Archives of Biochemistry and Biophysics, 2008
The three-dimensional structure of full-length structure of the M 1 muscarinic receptor was obtained through the fragmental homology modeling procedure. A 10-ns molecular dynamics (MD) simulation of the protein imbedded in a lipid slab and surrounded by water molecules was further used to relax the model. It was found that the homology model corresponded to the conformation in the ground state, since no significant motions of the backbone of transmembrane domains were observed. Furthermore, the reliability of the model was validated by analyzing key inter-helical contacts, sidechain-sidechain interactions, the formation of stable aromatic microdomains (clusters) and the docking of acetylcholine to its binding site. Moreover, a few conserved interactions observed in the X-ray structure of rhodopsin, such as inter-helical sidechain-sidechain hydrogen bonds were accurately reproduced in the MD simulation. The coupling of ACh to its binding site was found to be dominated by p-cation and salt bridge interactions, while its conformational space was restrained through van der Waals and hydrogen bond interactions.

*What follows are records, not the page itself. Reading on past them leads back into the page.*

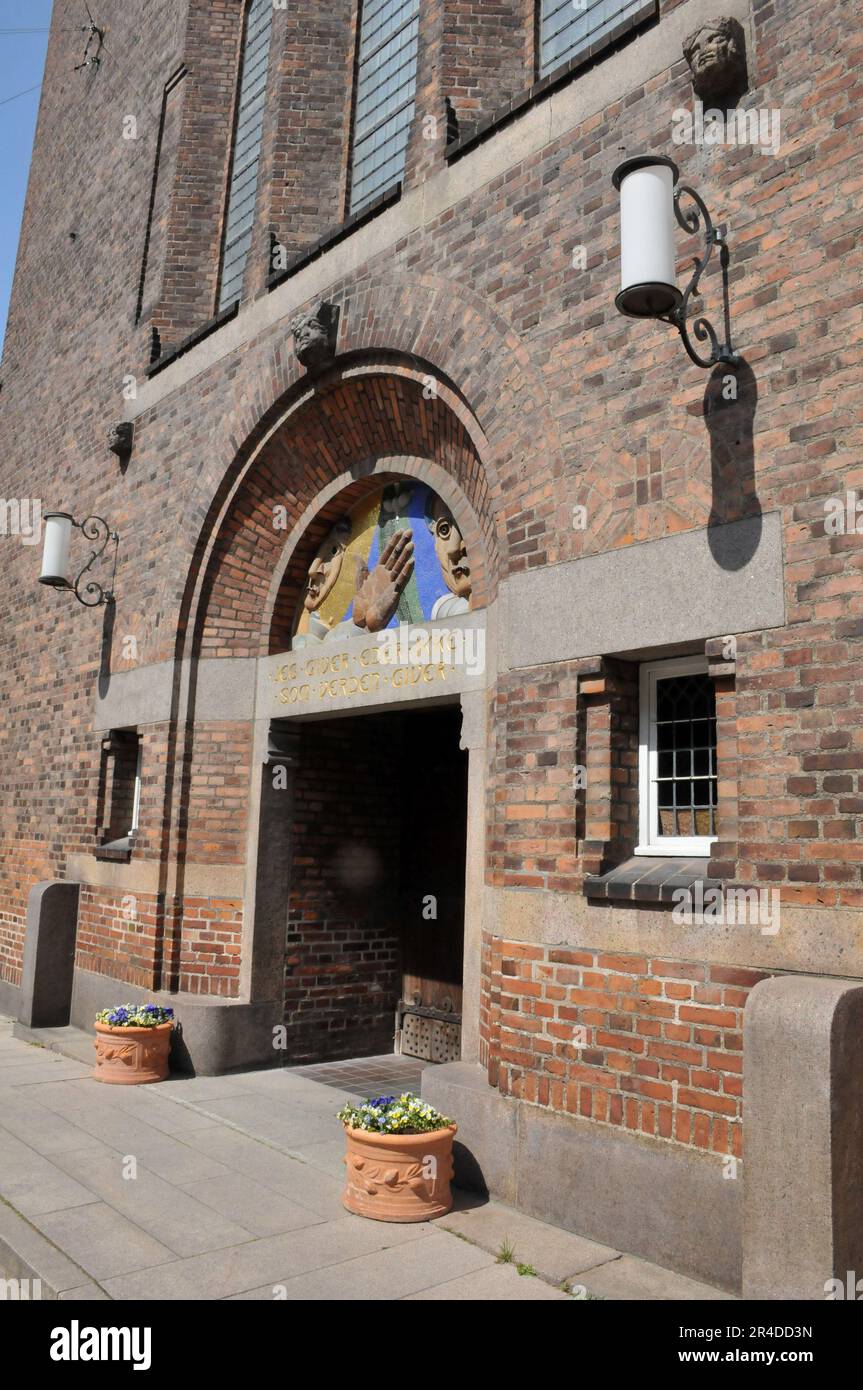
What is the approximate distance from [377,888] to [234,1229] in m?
4.28

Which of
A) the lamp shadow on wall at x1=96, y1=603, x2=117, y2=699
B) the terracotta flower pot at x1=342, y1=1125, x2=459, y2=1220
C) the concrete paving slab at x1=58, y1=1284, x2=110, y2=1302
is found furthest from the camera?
the lamp shadow on wall at x1=96, y1=603, x2=117, y2=699

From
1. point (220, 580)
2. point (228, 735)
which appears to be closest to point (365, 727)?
point (228, 735)

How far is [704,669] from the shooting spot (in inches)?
196

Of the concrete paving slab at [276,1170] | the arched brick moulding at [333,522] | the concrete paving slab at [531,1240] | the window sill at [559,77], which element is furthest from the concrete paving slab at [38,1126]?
the window sill at [559,77]

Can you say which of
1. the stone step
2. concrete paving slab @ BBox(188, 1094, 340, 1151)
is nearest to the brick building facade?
the stone step

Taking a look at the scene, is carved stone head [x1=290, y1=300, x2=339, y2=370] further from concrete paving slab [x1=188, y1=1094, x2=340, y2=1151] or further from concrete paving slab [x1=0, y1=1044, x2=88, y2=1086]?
concrete paving slab [x1=0, y1=1044, x2=88, y2=1086]

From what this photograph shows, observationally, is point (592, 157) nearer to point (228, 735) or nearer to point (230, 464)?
point (230, 464)

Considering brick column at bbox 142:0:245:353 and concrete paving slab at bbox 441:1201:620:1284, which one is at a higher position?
brick column at bbox 142:0:245:353

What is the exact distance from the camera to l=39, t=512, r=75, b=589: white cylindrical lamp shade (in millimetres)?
9531

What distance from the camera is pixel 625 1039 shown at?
4723 millimetres

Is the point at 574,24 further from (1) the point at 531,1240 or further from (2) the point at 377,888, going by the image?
(1) the point at 531,1240

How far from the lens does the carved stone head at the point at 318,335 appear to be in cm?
743

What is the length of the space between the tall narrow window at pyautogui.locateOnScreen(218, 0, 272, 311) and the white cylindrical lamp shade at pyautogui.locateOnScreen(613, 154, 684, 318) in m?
6.29

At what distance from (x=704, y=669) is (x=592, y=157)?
2843 millimetres
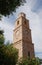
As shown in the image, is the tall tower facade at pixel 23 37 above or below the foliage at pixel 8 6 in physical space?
above

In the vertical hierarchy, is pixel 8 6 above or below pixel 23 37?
below

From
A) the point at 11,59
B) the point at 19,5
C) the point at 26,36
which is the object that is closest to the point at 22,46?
the point at 26,36

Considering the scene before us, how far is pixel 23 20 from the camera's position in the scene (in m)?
38.3

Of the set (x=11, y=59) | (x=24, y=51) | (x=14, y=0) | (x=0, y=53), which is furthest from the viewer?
(x=24, y=51)

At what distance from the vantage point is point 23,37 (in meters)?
35.5

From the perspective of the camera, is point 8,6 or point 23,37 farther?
point 23,37

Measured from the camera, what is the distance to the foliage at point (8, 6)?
10209 mm

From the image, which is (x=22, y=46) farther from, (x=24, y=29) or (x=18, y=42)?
(x=24, y=29)

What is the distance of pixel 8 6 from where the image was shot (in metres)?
10.5

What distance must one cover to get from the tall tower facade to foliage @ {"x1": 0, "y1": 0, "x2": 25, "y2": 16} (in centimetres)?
2283

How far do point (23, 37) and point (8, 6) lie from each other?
82.7 feet

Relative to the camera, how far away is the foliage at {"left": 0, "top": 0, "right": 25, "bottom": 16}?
10.2m

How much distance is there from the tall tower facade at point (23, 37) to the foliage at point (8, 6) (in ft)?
74.9

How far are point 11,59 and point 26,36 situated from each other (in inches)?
621
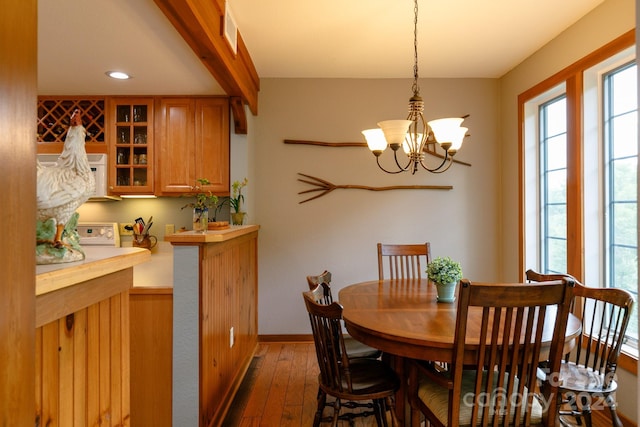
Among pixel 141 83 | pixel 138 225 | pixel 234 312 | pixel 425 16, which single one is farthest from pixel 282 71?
pixel 234 312

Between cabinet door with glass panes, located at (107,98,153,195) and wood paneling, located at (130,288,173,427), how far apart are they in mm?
1660

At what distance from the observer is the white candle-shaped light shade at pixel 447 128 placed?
2.10 meters

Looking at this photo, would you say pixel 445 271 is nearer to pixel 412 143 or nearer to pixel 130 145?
pixel 412 143

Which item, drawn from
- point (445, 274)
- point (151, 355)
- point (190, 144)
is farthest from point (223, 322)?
point (190, 144)

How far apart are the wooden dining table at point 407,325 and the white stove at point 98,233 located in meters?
2.44

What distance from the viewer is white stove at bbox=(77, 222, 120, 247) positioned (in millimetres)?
3564

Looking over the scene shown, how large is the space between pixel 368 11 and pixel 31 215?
→ 8.24ft

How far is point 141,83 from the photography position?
10.3 feet

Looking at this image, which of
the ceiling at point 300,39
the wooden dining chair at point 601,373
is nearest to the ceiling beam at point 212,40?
the ceiling at point 300,39

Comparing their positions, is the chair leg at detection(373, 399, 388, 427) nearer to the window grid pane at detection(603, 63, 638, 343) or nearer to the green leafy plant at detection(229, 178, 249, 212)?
the window grid pane at detection(603, 63, 638, 343)

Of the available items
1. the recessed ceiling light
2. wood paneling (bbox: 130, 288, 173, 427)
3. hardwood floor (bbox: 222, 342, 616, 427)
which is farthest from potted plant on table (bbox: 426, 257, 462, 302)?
the recessed ceiling light

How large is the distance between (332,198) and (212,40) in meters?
2.01

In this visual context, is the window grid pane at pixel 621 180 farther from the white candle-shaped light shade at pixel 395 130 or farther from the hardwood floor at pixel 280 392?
the white candle-shaped light shade at pixel 395 130

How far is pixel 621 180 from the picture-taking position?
8.15ft
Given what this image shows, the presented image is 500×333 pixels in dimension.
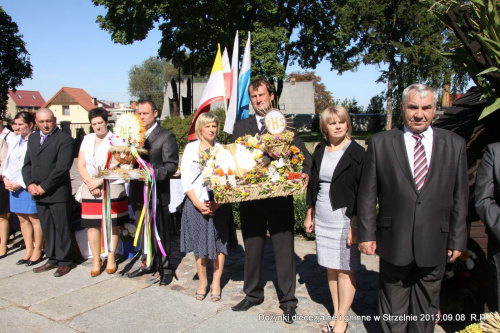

In general, such features were in very good agreement with the available experimental as well as with theoretical data. Considering the above, the structural information obtained in this study can be used a starting point to investigate the activation mechanism of the receptor and the ability to develop selective agonists and allosteric modulators which could be used for the treatment of Alzheimer's disease.